Texto fornecido:
------------------------------------------------------------------------
Essas características do texto de Lucas colocam os dois filhos no mesmo plano, dão-lhes igual relevo, apesar de o imaginário cristão ter elaborado muito mais com um deles do que com o outro. Por isso, embora a atenção geral se concentre no filho pródigo, para chegarmos a uma compreensão mais plena da parábola, precisamos olhar com a mesma penetração para o seu irmão.
O filho mais velho não é apenas o primogênito destinado a herdar porção dobrada dos bens paternos. É alguém completamente exemplar, que afirma fazer a vontade do pai de maneira perfeita. Tão grande é a sua integridade que a confissão que lhe sai dos lábios é o contrário exato da do filho pródigo. Enquanto este diz "Pai, pequei contra o céu e diante de ti", o filho mais velho proclama: "Há tantos anos que te sirvo sem jamais transgredir uma ordem tua" (Lc 15:29).
------------------------------------------------------------------------
Tarefa proposta A: Cite literalmente as linhas dos registros desde a que contém "From where the" até a que contém "[452,139], [179,40], [438,419], [227,232], [350,687]", incluindo ambas.

Dados de entrada:
------------------------------------------------------------------------
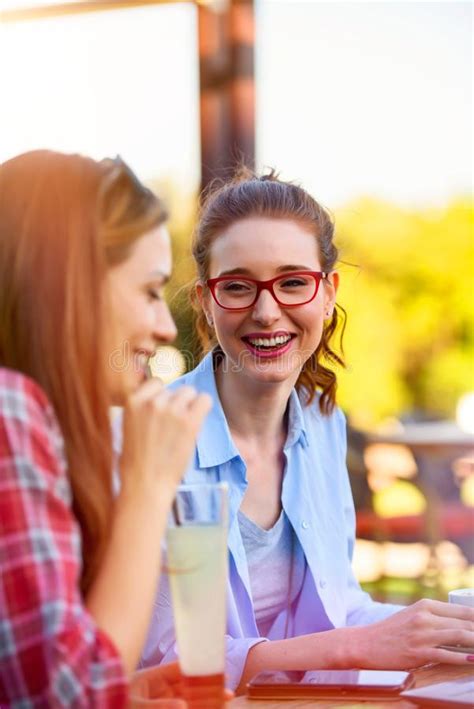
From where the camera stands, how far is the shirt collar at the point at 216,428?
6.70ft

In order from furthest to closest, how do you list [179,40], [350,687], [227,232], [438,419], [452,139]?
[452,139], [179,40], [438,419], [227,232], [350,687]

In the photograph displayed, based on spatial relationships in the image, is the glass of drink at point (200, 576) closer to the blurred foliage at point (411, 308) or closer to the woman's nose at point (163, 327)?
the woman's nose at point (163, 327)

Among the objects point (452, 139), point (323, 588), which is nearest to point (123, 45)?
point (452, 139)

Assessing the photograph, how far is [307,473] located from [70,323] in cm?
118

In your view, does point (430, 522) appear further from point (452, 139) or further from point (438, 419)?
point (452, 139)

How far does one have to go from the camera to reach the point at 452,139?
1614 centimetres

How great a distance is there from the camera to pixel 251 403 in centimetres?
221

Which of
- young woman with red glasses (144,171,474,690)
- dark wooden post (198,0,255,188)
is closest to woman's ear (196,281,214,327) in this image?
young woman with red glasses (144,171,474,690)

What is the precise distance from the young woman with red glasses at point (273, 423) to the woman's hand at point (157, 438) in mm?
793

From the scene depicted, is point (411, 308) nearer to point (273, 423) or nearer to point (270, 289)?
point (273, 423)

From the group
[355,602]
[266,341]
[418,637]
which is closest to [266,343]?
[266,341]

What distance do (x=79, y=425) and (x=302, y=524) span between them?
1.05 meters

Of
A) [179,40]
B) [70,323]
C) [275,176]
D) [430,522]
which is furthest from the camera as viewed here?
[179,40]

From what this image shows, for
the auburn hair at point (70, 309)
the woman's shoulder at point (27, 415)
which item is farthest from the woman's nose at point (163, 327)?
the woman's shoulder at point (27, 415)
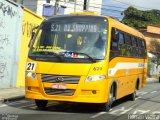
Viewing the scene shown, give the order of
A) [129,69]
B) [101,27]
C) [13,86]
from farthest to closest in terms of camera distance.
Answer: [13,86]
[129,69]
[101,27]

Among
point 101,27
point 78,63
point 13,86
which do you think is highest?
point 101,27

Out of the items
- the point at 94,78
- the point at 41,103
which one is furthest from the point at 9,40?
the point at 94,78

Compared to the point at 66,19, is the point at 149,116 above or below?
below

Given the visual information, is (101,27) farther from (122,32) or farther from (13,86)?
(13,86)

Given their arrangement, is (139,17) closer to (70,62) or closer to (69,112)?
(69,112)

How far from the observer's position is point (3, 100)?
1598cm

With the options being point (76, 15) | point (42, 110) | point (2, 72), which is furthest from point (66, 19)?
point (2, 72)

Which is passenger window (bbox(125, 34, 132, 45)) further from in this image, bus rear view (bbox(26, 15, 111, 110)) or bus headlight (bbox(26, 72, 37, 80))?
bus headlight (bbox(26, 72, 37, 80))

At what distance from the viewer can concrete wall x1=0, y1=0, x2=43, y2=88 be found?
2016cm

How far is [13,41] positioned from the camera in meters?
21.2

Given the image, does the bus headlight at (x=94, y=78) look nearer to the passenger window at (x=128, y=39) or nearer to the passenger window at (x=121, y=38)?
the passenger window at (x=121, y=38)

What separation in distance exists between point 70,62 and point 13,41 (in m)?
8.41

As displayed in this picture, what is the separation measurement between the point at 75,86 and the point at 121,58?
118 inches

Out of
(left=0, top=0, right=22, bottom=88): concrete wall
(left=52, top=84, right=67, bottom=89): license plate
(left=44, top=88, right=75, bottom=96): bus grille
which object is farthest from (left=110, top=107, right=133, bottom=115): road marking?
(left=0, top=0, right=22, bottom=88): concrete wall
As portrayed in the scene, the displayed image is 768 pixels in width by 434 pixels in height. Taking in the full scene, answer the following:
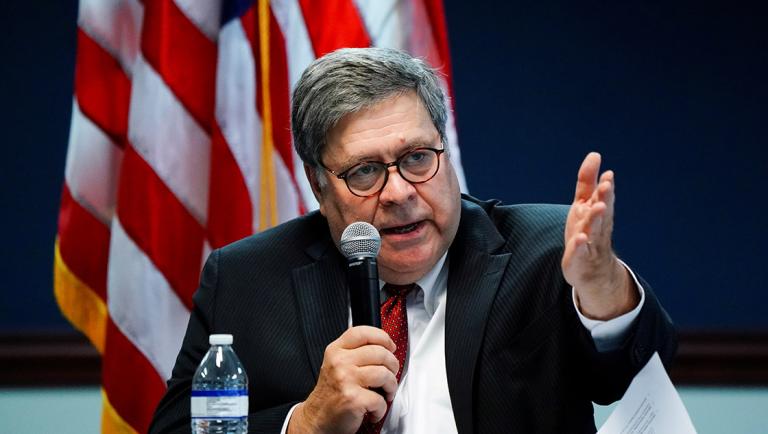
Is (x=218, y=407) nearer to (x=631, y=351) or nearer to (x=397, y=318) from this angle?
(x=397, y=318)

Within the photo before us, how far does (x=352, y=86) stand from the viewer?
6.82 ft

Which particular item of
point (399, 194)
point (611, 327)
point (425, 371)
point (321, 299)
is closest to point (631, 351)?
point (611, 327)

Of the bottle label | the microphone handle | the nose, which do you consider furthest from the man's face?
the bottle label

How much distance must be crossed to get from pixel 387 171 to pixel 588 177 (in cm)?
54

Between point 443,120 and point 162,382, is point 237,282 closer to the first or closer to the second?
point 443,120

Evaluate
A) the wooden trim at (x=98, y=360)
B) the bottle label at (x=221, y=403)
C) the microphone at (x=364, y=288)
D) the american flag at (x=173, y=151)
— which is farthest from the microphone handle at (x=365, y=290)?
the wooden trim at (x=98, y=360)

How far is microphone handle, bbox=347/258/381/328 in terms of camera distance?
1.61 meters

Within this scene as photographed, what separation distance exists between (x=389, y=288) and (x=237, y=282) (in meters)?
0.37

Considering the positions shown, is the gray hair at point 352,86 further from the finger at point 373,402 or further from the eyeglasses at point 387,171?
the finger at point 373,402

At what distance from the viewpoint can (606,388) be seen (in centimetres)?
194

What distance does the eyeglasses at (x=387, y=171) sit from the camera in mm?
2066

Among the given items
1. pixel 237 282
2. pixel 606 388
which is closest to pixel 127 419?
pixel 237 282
------------------------------------------------------------------------
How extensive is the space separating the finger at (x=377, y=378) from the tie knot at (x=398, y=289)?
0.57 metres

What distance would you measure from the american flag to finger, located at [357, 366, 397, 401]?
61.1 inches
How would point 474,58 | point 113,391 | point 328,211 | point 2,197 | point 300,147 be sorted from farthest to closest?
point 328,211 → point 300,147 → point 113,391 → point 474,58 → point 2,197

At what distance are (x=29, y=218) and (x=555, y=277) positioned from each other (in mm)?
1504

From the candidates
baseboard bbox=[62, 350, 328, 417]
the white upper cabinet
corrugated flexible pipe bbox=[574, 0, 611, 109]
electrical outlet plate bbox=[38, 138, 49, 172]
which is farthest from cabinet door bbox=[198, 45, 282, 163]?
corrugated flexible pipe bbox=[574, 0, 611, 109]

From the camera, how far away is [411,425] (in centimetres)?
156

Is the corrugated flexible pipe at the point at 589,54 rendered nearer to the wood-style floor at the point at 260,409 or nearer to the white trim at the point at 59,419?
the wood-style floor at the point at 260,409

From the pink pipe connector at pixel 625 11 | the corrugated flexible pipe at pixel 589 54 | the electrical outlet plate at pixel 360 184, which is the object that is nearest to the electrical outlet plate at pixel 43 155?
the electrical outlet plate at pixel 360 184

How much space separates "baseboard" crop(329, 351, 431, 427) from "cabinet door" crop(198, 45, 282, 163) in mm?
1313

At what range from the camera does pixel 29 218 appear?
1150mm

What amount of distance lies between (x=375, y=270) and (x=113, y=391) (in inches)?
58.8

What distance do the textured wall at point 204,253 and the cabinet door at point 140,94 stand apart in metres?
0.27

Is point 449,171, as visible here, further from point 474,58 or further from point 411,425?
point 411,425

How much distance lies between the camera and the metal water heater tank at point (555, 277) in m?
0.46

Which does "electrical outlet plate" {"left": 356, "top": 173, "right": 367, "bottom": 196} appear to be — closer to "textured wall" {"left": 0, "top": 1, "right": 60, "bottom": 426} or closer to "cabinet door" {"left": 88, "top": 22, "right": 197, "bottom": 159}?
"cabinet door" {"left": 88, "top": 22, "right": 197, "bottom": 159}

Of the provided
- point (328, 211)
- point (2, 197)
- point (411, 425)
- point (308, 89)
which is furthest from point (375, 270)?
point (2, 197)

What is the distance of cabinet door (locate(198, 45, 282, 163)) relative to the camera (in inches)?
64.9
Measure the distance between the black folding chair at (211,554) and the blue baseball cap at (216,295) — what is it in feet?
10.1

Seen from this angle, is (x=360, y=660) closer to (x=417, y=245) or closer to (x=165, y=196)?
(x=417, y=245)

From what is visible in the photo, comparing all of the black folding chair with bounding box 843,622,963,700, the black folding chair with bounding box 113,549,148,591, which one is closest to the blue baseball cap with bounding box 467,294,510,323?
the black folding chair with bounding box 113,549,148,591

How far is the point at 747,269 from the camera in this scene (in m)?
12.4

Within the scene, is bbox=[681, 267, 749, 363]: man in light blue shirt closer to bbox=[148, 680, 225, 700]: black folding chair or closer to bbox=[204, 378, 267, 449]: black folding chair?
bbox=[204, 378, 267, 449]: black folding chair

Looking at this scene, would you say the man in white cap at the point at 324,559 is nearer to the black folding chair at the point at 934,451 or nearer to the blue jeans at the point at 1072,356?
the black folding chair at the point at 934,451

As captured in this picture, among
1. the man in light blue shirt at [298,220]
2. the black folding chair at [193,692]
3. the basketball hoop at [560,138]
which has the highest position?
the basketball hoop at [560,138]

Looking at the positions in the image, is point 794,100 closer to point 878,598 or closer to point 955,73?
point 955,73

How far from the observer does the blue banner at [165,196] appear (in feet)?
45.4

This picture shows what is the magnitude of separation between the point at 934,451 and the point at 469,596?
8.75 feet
------------------------------------------------------------------------
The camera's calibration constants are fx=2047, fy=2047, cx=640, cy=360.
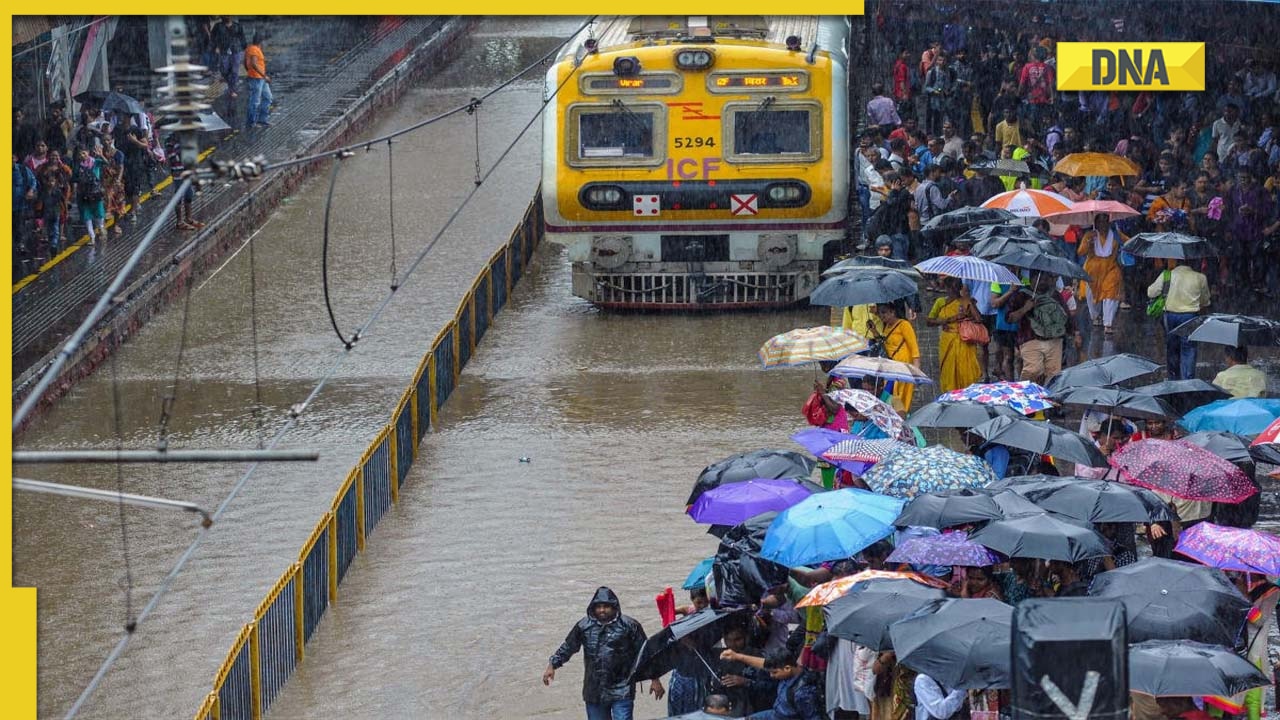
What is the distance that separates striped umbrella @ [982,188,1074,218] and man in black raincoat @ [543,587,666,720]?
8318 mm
------------------------------------------------------------------------
Tarefa proposta B: Imprima, sem nenhuma alteração, o trecho do texto sobre a parábola do filho pródigo que vai de "Essas características do" até "o seu irmão.", inclusive.

Resposta redigida A:
From where the camera stands, how far is the shirt collar at the point at 216,428?
6.70ft

In order from furthest to closest, how do you list [179,40], [350,687], [227,232], [438,419], [452,139]?
[452,139], [179,40], [438,419], [227,232], [350,687]

Resposta redigida B:
Essas características do texto de Lucas colocam os dois filhos no mesmo plano, dão-lhes igual relevo, apesar de o imaginário cristão ter elaborado muito mais com um deles do que com o outro. Por isso, embora a atenção geral se concentre no filho pródigo, para chegarmos a uma compreensão mais plena da parábola, precisamos olhar com a mesma penetração para o seu irmão.